◆ Aufgabe 1
Führen Sie alle Rechtsvorschriften auf, die in der Entscheidung des Verwaltungsgerichtshofs unter „Normen“ genannt werden, und nennen Sie dabei jede nur einmal.

◆ Seite
»»

VwGH 2013/08/0183

VwGH2013/08/01839.10.2013

Der Verwaltungsgerichtshof hat durch den Vorsitzenden Senatspräsident Dr. Waldstätten und die Hofräte Dr. Strohmayer und Dr. Lehofer als Richter, im Beisein des Schriftführers Mag. Berthou, über die Beschwerde des K E in S, vertreten durch Anzböck & Brait Rechtsanwälte GmbH in 3430 Tulln, Stiegengasse 8, gegen den Bescheid des Unabhängigen Verwaltungssenates im Land Niederösterreich vom 5. Juli 2013, Zl. Senat-KO-12-2119, betreffend Bestrafung nach dem ASVG (weitere Partei: Bundesminister für Arbeit, Soziales und Konsumentenschutz), zu Recht erkannt:

Normen

ASVG §10 Abs1;
ASVG §11 Abs1;
ASVG §111;
ASVG §33;
VStG §5 Abs1;
ASVG §10 Abs1;
ASVG §11 Abs1;
ASVG §111;
ASVG §33;
VStG §5 Abs1;

 

Spruch:

Die Beschwerde wird als unbegründet abgewiesen.

««

◆ Aufgabe 2
Skalieren Sie in den Einträgen die Zeilen vom Anfang bis einschließlich der Zeile mit „547,56 -> 789,268“, und geben Sie nur diese Zeilen samt den Anfragen erneut aus. Multiplizieren Sie dabei jede Koordinate in den Antworten mit 0,55 und runden Sie auf ganze Zahlen, wobei Hälften aufgerundet werden.

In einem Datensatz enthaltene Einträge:
»»

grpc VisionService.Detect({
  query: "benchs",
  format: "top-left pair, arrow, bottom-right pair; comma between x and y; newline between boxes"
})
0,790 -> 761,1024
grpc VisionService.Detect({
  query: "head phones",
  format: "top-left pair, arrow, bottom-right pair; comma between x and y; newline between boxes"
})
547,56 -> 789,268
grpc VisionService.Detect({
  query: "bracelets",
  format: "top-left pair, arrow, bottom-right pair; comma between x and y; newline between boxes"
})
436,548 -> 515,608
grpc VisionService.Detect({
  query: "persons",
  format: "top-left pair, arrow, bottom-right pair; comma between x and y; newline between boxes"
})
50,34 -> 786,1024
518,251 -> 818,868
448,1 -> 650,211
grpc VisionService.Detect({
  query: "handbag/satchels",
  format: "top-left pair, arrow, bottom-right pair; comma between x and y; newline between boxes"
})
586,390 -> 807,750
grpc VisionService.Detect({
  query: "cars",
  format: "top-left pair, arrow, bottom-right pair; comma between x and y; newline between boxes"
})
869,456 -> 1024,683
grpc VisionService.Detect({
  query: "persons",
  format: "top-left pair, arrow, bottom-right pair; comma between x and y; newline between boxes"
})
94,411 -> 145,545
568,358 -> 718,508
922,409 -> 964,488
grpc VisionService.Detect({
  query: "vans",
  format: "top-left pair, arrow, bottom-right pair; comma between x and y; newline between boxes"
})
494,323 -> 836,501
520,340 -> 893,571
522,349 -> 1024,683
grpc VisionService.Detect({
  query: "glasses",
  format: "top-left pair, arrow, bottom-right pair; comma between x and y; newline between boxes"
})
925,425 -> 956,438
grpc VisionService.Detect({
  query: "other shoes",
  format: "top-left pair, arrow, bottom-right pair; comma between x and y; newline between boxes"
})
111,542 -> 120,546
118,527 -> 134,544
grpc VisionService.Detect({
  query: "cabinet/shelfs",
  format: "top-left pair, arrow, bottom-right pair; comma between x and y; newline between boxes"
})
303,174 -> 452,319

««

◆ Endergebnis 1
ASVG §10 Abs1
ASVG §11 Abs1
ASVG §111
ASVG §33
VStG §5 Abs1

◆ Endergebnis 2
grpc VisionService.Detect({
  query: "benchs",
  format: "top-left pair, arrow, bottom-right pair; comma between x and y; newline between boxes"
})
0,435 -> 419,563
grpc VisionService.Detect({
  query: "head phones",
  format: "top-left pair, arrow, bottom-right pair; comma between x and y; newline between boxes"
})
301,31 -> 434,147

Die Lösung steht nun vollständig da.